Regional director and CEO of RE/MAX of Southern Africa Adrian Goslett said real estate contributes about five percent of South Africa’s GDP, and about 42 000 people work in the residential real estate sector. In addition, “banks, originators, conveyancers, and many more feed off real estate”.

“Beyond this, the importance of the real estate industry in providing liquidity in the market cannot be over-emphasised. Property to the value of R20 billion [is registered] in the Deeds Office every month ...

“If people are unable to sell their property, then they cannot raise any capital. The number of distressed sellers is on a rapid rise,” Goslett said.
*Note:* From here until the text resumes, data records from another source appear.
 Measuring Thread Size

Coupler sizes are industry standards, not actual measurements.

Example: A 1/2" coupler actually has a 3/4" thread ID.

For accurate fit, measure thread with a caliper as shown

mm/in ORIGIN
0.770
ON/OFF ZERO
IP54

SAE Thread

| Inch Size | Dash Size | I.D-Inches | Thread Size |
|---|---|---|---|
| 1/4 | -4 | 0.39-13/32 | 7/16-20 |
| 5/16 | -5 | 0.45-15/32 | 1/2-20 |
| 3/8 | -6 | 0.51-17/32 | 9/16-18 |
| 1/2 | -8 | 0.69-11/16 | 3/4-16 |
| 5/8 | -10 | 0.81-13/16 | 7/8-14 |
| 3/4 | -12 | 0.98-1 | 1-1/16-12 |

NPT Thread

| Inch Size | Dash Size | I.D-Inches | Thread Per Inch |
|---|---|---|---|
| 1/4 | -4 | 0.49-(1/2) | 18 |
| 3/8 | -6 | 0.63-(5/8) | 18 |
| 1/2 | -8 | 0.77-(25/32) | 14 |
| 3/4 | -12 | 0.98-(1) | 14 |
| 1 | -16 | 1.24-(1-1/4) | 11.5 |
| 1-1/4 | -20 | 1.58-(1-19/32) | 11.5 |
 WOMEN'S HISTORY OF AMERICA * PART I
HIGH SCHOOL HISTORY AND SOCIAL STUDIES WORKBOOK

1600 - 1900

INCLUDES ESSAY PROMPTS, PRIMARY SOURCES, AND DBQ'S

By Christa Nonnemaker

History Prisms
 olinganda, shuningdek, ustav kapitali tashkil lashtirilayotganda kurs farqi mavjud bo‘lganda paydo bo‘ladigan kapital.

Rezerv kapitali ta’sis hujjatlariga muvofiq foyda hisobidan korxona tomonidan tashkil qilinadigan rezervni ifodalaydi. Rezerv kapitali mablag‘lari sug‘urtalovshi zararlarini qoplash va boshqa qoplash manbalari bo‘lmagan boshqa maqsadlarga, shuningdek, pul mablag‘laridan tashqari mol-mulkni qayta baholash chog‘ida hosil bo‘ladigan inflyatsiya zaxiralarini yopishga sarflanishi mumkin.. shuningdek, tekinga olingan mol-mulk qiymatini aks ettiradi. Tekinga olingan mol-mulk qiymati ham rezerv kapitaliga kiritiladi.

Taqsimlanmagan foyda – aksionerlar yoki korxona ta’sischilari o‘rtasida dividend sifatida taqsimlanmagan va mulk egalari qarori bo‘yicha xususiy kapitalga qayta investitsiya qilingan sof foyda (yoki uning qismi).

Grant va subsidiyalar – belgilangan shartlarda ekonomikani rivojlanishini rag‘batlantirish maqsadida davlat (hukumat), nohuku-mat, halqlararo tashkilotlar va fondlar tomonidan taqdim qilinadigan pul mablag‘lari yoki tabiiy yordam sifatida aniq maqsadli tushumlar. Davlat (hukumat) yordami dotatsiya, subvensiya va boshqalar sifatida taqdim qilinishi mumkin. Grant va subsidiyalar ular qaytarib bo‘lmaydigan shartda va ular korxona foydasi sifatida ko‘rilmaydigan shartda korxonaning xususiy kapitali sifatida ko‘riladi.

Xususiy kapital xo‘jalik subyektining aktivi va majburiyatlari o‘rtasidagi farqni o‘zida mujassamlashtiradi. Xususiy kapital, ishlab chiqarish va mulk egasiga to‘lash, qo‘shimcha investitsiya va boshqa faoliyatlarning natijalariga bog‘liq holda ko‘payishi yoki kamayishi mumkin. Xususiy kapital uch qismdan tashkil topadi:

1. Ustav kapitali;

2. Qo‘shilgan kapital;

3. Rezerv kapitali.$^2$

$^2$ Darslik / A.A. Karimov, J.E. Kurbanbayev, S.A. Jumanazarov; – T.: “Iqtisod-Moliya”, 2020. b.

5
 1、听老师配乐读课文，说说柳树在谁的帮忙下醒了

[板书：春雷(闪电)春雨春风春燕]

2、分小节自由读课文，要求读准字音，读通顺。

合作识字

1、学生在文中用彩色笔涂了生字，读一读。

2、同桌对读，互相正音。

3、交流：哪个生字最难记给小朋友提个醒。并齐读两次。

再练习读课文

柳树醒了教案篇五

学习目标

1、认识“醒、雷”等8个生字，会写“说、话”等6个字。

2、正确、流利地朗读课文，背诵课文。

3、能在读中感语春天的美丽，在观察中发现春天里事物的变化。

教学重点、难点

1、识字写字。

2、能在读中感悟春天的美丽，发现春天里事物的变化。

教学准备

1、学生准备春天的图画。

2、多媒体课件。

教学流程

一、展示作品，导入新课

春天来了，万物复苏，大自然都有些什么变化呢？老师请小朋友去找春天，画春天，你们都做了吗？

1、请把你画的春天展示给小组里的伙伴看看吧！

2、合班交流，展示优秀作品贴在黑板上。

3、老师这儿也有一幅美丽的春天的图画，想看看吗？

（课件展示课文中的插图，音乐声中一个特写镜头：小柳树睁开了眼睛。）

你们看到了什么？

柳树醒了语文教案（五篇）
Goslett said business owners needing to sell property to save their businesses would also be impacted by the continued closure of the real estate sector. Real estate is currently in operation in most other countries, he pointed out.

“In my letter to Minister [Lindiwe] Sisulu at the Department of Human Settlements on 27 April, I outlined how real estate offers minimal threat ... I further outlined how the industry could be regulated to mitigate risk by implementing strict regulations at each level of easing lockdown restrictions. After the ministers have reviewed our submission, I feel frustrated to learn that even garden services are allowed to operate before real estate. These businesses bring crews of six-10 people at a time through your home, whereas real estate can be limited to one-one or even one-0 if agents are allowed access and are able to do virtual open houses using technology,” Goslett said. — WR.